Older brother took his life

Subject: Older brother took his life

My older brother, Peter, just took his own life 2 days ago and it has been very tough for me and my family to process. He was the second out of four boys, (we are all in our 30’s) and his death has me asking so many questions.
Our family is close but a has a harder time discussing emotions and how we really feel. Peter dealt with issues with alcohol and depression and went through waves of good times and bad times. I was the brother living closest to him for the last 4 years, and I can’t help but feel like I could have done more, or tried to reach out more frequently than I did over the years.
He had been in rehab and seemed to be doing better, but recently I haven’t been seeing him as much and wasn’t communicating with him as much.
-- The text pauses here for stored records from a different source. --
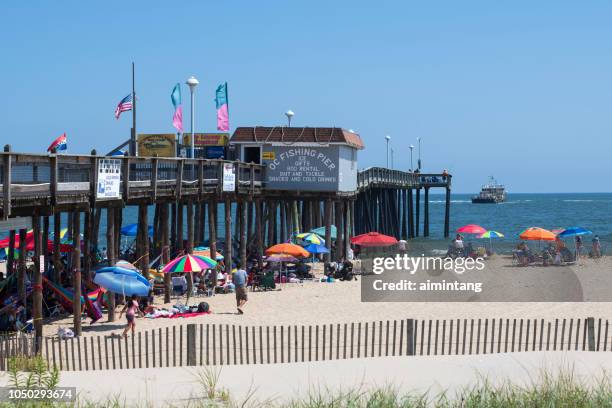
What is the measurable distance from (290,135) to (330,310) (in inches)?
463

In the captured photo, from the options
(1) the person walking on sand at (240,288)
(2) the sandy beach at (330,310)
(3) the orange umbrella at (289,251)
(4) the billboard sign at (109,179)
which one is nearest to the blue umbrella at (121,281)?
(2) the sandy beach at (330,310)

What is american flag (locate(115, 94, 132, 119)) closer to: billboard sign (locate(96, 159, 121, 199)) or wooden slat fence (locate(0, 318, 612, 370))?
billboard sign (locate(96, 159, 121, 199))

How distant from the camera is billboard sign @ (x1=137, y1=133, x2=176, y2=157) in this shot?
34.6 m

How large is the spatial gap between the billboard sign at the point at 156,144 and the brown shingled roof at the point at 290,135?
2.27m

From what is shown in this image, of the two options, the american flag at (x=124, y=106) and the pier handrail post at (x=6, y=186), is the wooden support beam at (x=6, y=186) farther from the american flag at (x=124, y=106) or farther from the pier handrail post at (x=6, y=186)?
the american flag at (x=124, y=106)

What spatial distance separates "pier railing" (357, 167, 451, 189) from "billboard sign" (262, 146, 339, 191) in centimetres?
782

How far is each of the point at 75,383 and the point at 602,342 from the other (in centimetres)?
941

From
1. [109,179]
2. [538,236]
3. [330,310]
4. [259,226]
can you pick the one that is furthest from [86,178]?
[538,236]

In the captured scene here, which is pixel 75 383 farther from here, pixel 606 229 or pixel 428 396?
pixel 606 229

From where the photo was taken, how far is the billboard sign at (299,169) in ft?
111

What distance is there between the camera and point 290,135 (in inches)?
1337

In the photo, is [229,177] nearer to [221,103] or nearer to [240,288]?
[221,103]

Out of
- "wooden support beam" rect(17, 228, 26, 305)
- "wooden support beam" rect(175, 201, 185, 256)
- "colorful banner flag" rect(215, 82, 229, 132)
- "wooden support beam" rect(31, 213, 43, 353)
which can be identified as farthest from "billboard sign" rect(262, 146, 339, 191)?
"wooden support beam" rect(31, 213, 43, 353)

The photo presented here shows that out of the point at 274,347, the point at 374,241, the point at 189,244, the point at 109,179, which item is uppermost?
the point at 109,179
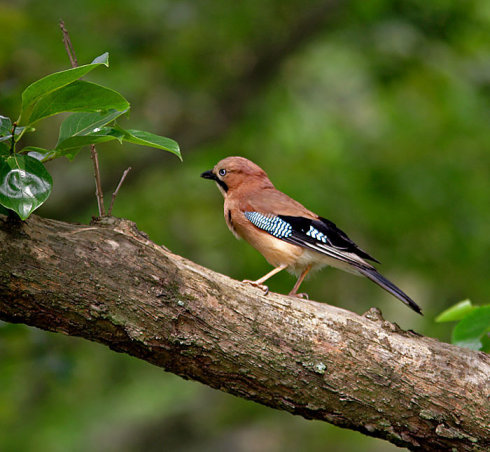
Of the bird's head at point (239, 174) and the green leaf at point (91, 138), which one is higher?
the green leaf at point (91, 138)

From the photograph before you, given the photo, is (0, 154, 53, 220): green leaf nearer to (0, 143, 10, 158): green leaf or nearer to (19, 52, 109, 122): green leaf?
(0, 143, 10, 158): green leaf

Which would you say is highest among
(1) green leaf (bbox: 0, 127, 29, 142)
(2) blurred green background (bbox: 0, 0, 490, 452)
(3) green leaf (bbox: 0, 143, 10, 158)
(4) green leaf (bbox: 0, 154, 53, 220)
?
(1) green leaf (bbox: 0, 127, 29, 142)

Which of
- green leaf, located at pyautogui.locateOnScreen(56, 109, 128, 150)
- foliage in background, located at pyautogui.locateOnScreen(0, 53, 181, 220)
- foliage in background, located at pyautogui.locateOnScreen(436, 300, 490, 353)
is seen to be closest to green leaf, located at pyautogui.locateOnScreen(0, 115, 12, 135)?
foliage in background, located at pyautogui.locateOnScreen(0, 53, 181, 220)

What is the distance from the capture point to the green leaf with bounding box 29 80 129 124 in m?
2.87

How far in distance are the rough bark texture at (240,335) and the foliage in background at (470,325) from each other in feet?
0.92

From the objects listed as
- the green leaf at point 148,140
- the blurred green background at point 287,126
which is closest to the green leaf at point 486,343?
the green leaf at point 148,140

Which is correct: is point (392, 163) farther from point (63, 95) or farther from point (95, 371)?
point (63, 95)

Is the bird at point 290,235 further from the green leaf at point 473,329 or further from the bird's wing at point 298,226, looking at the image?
the green leaf at point 473,329

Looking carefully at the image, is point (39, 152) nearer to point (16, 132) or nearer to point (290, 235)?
point (16, 132)

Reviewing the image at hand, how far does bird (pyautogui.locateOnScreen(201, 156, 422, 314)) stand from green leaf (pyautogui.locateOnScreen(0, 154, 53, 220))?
6.26ft

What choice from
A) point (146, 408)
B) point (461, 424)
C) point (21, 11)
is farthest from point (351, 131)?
point (461, 424)

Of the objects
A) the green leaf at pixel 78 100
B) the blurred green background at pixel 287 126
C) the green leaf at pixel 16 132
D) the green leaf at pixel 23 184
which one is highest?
the green leaf at pixel 78 100

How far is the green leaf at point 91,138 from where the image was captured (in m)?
2.92

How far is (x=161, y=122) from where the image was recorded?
33.9ft
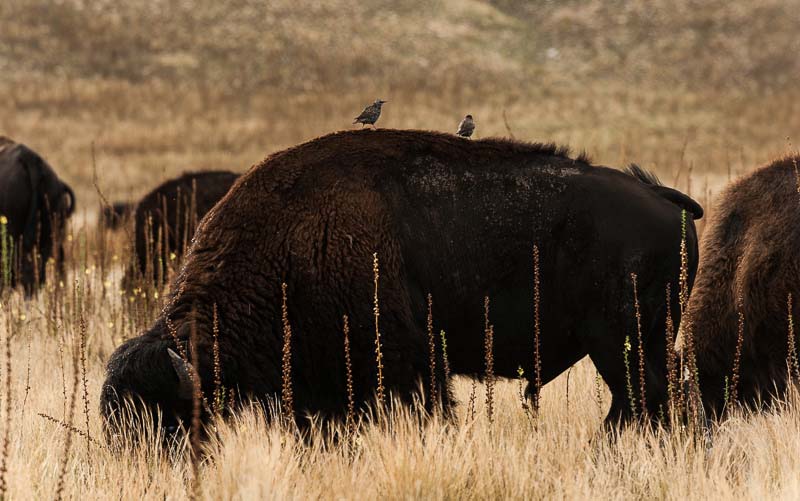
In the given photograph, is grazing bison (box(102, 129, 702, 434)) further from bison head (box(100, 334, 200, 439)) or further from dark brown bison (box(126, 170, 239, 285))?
dark brown bison (box(126, 170, 239, 285))

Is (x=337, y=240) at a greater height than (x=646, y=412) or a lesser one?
greater

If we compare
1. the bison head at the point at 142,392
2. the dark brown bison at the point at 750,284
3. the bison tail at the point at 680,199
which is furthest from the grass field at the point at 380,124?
the bison tail at the point at 680,199

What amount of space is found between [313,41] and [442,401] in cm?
5570

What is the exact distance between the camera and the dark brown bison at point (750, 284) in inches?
203

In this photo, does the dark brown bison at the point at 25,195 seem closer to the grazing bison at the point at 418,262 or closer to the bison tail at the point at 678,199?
the grazing bison at the point at 418,262

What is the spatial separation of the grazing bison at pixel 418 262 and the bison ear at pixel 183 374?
27 cm

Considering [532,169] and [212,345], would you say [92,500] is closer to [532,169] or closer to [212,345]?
[212,345]

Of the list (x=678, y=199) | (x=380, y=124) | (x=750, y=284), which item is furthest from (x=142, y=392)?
(x=380, y=124)

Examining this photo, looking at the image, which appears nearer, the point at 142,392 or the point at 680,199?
the point at 142,392

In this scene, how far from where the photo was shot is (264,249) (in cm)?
450

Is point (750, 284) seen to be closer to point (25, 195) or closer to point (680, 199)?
point (680, 199)

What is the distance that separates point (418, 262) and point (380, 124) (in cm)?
3407

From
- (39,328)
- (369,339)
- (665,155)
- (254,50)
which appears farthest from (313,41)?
(369,339)

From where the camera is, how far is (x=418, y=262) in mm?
4648
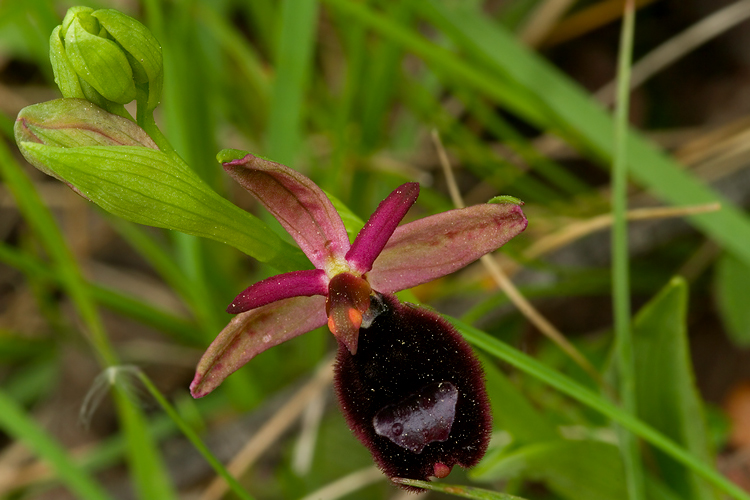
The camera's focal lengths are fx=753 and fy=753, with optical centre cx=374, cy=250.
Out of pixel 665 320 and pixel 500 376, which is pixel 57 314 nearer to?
pixel 500 376

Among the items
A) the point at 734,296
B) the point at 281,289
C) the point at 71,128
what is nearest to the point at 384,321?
the point at 281,289

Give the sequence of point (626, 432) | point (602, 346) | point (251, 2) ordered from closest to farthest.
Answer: point (626, 432) < point (602, 346) < point (251, 2)

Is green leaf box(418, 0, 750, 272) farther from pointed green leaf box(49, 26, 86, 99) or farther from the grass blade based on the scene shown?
pointed green leaf box(49, 26, 86, 99)

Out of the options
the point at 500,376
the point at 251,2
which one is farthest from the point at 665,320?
the point at 251,2

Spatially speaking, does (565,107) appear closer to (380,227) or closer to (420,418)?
(380,227)

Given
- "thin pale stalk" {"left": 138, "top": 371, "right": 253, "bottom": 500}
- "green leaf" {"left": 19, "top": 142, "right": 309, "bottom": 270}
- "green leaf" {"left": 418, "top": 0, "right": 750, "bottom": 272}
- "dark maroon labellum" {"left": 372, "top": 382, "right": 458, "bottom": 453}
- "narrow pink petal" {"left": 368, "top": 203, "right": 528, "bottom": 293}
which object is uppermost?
"green leaf" {"left": 418, "top": 0, "right": 750, "bottom": 272}

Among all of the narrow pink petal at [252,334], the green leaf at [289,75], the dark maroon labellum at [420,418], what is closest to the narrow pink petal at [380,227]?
the narrow pink petal at [252,334]

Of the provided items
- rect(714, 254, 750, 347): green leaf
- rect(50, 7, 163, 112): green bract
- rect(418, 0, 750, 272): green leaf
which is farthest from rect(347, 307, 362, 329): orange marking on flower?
rect(714, 254, 750, 347): green leaf
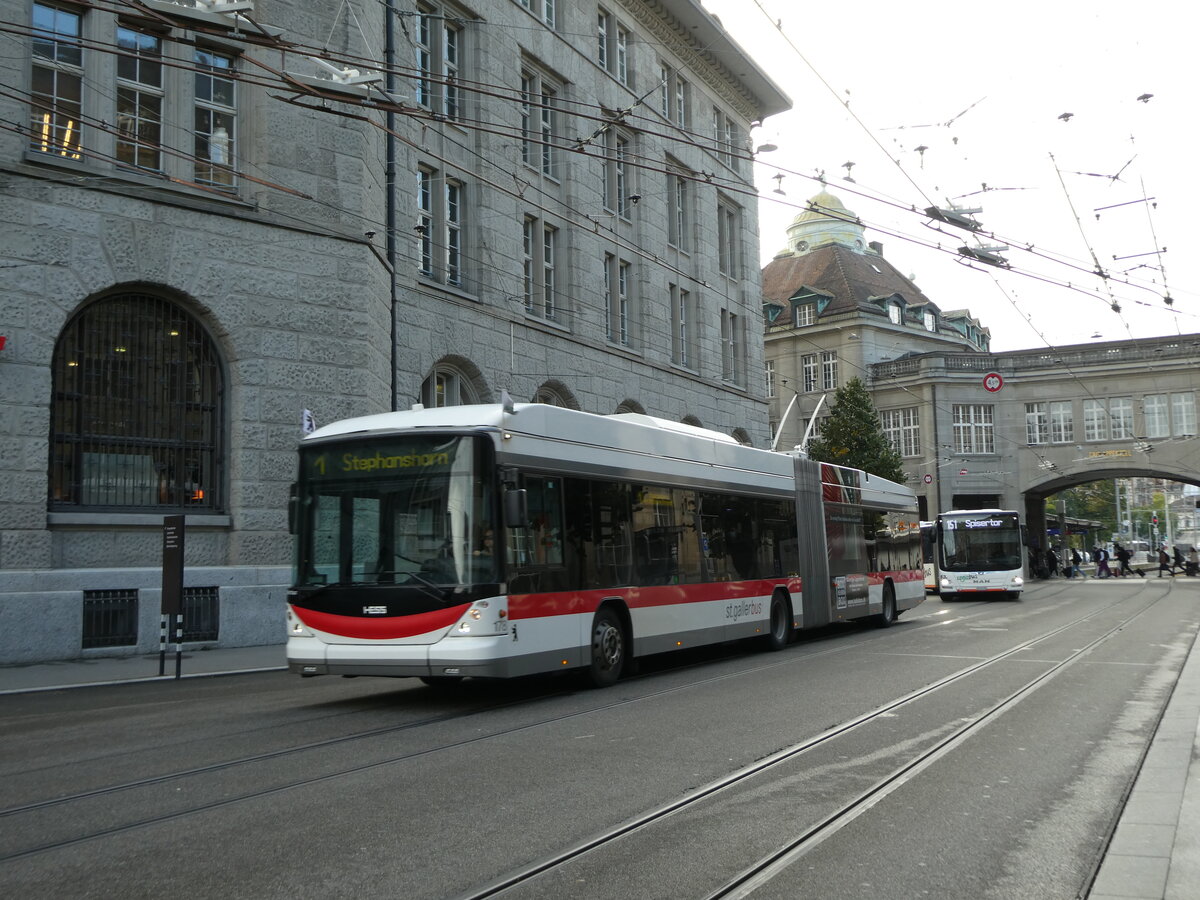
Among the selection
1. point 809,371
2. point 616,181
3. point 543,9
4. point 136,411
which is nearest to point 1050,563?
point 809,371

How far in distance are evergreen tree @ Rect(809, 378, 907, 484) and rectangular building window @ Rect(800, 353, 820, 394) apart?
15.9m

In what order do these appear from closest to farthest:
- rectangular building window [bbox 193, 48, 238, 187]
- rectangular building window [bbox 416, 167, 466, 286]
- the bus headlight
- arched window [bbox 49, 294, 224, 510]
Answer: the bus headlight, arched window [bbox 49, 294, 224, 510], rectangular building window [bbox 193, 48, 238, 187], rectangular building window [bbox 416, 167, 466, 286]

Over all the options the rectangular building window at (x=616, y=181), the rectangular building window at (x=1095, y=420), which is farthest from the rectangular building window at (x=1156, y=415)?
the rectangular building window at (x=616, y=181)

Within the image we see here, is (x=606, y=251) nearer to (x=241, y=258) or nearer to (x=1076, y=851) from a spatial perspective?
(x=241, y=258)

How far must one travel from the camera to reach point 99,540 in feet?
57.5

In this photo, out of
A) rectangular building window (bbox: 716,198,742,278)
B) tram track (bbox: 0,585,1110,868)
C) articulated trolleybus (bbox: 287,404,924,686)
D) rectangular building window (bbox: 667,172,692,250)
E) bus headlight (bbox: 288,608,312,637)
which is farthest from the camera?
rectangular building window (bbox: 716,198,742,278)

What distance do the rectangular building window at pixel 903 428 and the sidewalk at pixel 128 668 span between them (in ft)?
158

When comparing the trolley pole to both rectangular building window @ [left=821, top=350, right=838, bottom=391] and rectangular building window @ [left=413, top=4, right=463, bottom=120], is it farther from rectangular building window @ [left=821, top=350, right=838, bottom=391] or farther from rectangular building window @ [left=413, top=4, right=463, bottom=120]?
rectangular building window @ [left=821, top=350, right=838, bottom=391]

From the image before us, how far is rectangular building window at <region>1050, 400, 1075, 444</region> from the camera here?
58.6 m

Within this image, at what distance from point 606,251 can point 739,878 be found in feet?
91.9

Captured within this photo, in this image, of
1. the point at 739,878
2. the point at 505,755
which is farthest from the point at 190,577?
the point at 739,878

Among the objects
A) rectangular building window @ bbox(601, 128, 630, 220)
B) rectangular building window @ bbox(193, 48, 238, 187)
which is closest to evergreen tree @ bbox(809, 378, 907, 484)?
rectangular building window @ bbox(601, 128, 630, 220)

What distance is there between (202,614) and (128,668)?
2621mm

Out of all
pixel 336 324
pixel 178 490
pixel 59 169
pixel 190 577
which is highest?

He consistently ignored calls and texts from me and my family, and never wanted to really do much with his life. I wish I had done more to reach out, and feel guilty and selfish about how everything has ended.

3 thoughts on “Older brother took his life

  1. I lost my younger brother just before Christmas. I knew when I did get a response from a text or call that something was terribly the matter. I also feel I should have done more or really picked up on what he was saying. He was my only sibling and I don’t know how I will ever get over this loss. Maybe it helps to know there are others going through the same thing and questioning why some are able to make it through life and why some give up. He had a support group but
    also struggled with and depression and other issues.
    it’s very hard for me to even talk to other people right now other than a few friends and my husband, who always was there for him in the most non judgemental way.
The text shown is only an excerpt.